'Mom, it's OK for you to go': Nurse helps Renton woman say goodbye to her dying mother via FaceTime



ISSAQUAH, Wash. -- Michelle Bennett's mother Carolann lived a life of service. She spent 38 years working as a nurse, and last week, at the age of 75, she died surrounded by them.

"I got this voicemail from her ... reception was a little spotty," Michelle recalls. "She said, 'Hey, I know I told you last week they were testing residents for COVID-19, and I'm positive and there's nothing I can do now.' And I'm like, oh my God. I called her, and she was resilient and brave as she could be in having that news."

Not long after, Michelle, a major with the King County Sheriff's Office, got a call from an emergency room doctor at Swedish Issaquah Campus, letting Michelle know her mother had a 10 percent chance of surviving.

After 30 years in law enforcement, Michelle's been through a lot, but nothing could prepare her for this moment. Not more than a few days after being diagnosed with COVID-19, Michelle's mother's time came.

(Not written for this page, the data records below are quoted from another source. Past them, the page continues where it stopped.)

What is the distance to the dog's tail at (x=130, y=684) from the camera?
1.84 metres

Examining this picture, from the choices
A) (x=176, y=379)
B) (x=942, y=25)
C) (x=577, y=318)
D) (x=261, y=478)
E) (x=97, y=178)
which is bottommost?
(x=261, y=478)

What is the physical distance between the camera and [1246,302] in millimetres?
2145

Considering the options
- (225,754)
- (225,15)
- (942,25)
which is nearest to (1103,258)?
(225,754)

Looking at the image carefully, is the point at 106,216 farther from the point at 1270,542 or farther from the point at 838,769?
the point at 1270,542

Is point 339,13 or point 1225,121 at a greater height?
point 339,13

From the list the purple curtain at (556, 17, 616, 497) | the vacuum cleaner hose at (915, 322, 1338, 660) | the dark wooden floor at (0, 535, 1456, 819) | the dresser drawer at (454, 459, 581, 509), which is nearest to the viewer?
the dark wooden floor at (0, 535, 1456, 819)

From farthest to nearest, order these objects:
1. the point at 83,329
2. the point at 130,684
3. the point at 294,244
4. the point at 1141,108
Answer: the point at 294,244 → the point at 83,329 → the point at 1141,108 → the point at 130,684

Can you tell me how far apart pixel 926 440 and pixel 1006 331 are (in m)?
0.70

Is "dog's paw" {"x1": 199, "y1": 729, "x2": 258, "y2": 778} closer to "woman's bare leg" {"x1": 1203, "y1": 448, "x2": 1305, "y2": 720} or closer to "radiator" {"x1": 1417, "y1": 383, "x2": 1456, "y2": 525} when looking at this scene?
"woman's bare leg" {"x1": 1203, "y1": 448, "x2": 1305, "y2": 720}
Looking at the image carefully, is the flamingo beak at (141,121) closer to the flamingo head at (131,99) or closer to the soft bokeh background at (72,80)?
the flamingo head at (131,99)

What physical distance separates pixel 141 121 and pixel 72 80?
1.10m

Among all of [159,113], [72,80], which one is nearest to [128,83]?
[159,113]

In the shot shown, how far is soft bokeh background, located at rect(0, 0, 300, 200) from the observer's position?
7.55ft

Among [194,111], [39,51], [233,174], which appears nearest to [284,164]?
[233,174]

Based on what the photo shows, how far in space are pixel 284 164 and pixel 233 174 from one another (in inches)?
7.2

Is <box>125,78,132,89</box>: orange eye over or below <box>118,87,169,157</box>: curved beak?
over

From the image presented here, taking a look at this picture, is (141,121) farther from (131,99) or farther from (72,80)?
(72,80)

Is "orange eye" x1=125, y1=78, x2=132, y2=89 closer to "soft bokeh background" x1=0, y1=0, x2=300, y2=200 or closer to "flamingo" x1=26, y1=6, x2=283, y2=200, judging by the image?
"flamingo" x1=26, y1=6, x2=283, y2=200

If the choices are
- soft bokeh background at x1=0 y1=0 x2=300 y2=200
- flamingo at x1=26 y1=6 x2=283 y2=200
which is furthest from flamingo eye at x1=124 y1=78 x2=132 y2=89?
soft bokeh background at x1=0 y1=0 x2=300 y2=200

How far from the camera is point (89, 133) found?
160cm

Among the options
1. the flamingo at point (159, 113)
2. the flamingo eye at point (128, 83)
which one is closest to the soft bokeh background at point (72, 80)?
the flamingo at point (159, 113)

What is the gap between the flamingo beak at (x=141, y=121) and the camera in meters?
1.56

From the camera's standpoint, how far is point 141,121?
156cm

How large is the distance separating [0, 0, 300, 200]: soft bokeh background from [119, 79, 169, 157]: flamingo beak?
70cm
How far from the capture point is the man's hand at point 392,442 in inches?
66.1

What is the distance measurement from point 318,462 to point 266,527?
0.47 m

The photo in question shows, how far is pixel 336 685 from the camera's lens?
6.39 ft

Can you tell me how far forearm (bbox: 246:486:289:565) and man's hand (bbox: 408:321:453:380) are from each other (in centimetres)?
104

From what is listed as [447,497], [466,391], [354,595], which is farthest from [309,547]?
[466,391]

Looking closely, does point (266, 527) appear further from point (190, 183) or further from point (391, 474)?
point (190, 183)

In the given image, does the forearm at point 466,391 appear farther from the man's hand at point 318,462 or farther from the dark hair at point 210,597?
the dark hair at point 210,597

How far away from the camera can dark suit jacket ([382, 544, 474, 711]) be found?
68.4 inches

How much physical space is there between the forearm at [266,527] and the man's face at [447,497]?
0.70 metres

"We got a call ... and it was Tatyana the nurse ... she said, 'I can tell by the signs and the way your mom is breathing that the end is probably near. And I said, 'Well, can I talk to her?'"

Tatyana the nurse told Michelle to stand by. She said she'd suit up in protective gear and use her personal cell phone so Michelle could say goodbye to her mom via FaceTime.

"She held the phone to my mom's face, and I told my mom that I loved her and I was going to miss her," Michelle says. "You know, as every mother-daughter does, we had our issues. And over the last month of two we talked about some things from the past. But I never had a moment or time to say, 'I forgive you and you forgive me.' I was able to say, 'Mom, I forgive you ... and I love you, and I'm going to miss you. And it's OK for you to go. It's OK to go.'"

The nurses panned the cell phone so Michelle could see one nurse rubbing her mother's head and another nurse holding her hand.

"My mom could hear my voice as she was being comforted," Michelle says. "My biggest fear was her in that room dying alone. I couldn't even stomach it for even a second, and those nurses made it so that didn't happen."

The nurses surrounding Carolann gave this mother and daughter more than just the gift of goodbye. They gave them peace.

"When the nurse moved the screen from my mom's face ... and put it back up to her, she was crying. I could see the tears through the mask," Michelle recalls.

As Michelle mourns the loss of her mom, she offers a word of advice to others who may soon be going through the same thing:

"Don't wait, because you don't know the amount of time you have to say what you need to say to your loved ones. Say it every day."